Given that it was unexpectedly warm and sunny, and as we were passing a couple of heathlands on the way back home, I suggested we give one of them 20 minutes with the Large Red-belted Clearwing lure. This creature is a target for #MyMothYear, mainly because it has tormented me in two previous springs (when I have seen with the naked eye, but neither caught nor photographed males attracted to lures). So we whopped out a couple of bungs. I asked Sharon to keep her eye on one while I went for a wander to look for exit holes. "What shall I look for? she understandably asked. A black wasp, I said. Thirty seconds later... "James... there's a wasp here!" What colour is it?" "Black..." I sprinted through the heather and birch saplings and arrived to clasp eyes on a clearwing buzzing the lures. A deft (by my clumsy standards) swish of the net later and the Large Red-belted Clearwing was swiftly potted. Norfolk's earliest ever record... by one day! What a result. I was over the proverbial. We brought my portable photographic studio into play for the first time, then cut our losses and headed for the school run. What a birthday present!
We then braved the gauntlet of Brown-tail Moths at Gramborough Hill. How we made it past them alive is beyond me. Life in hands moments, they were. The authorities really ought to close the countryside before these dastardly killers take over every bramble patch there is, and provide food for an excess of Mediterranean moth-munching corvid-parasitisers. Or something.

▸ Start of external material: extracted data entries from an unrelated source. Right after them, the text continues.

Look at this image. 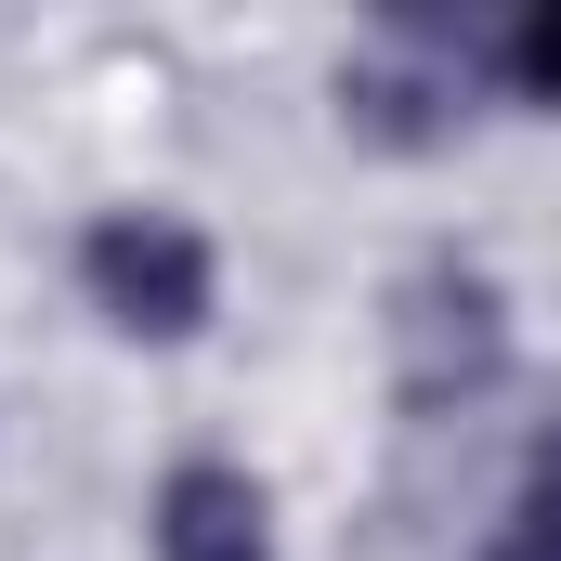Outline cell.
I'll list each match as a JSON object with an SVG mask.
<instances>
[{
    "instance_id": "obj_4",
    "label": "cell",
    "mask_w": 561,
    "mask_h": 561,
    "mask_svg": "<svg viewBox=\"0 0 561 561\" xmlns=\"http://www.w3.org/2000/svg\"><path fill=\"white\" fill-rule=\"evenodd\" d=\"M510 561H561V431L536 444V470L510 496Z\"/></svg>"
},
{
    "instance_id": "obj_1",
    "label": "cell",
    "mask_w": 561,
    "mask_h": 561,
    "mask_svg": "<svg viewBox=\"0 0 561 561\" xmlns=\"http://www.w3.org/2000/svg\"><path fill=\"white\" fill-rule=\"evenodd\" d=\"M79 275H92V300H105V327H131V340H196V327L222 313L209 236L170 222V209H105V222L79 236Z\"/></svg>"
},
{
    "instance_id": "obj_3",
    "label": "cell",
    "mask_w": 561,
    "mask_h": 561,
    "mask_svg": "<svg viewBox=\"0 0 561 561\" xmlns=\"http://www.w3.org/2000/svg\"><path fill=\"white\" fill-rule=\"evenodd\" d=\"M157 561H275V510L236 457H183L157 483Z\"/></svg>"
},
{
    "instance_id": "obj_2",
    "label": "cell",
    "mask_w": 561,
    "mask_h": 561,
    "mask_svg": "<svg viewBox=\"0 0 561 561\" xmlns=\"http://www.w3.org/2000/svg\"><path fill=\"white\" fill-rule=\"evenodd\" d=\"M496 366H510L496 287L470 275V262H419L405 300H392V379H405V405H457V392H483Z\"/></svg>"
},
{
    "instance_id": "obj_5",
    "label": "cell",
    "mask_w": 561,
    "mask_h": 561,
    "mask_svg": "<svg viewBox=\"0 0 561 561\" xmlns=\"http://www.w3.org/2000/svg\"><path fill=\"white\" fill-rule=\"evenodd\" d=\"M510 79H523L536 105H561V0H536V13L510 26Z\"/></svg>"
}]
</instances>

On Monday, my wife and I agreed a birthday plan for Wednesday: we would have a stroll around Salthouse and Kelling. On Tuesday, a Great Spotted Cuckoo was found there, then disappeared. On Wednesday it was rebound, we arrived for our stroll... and dipped. A nice walk, nevertheless, with plenty of butterflies on the wing, particularly Orange Tips and a male Emperor Moth that fluttered around my rucksack for a bit before plonking itself in the grass (I wasn't carrying lures, so the assumption is that either I or my bag are impregnated). The Three Ws - Whinchat, Wheatear and Whimbrel - were also seen, and a Green Sandpiper flipped over.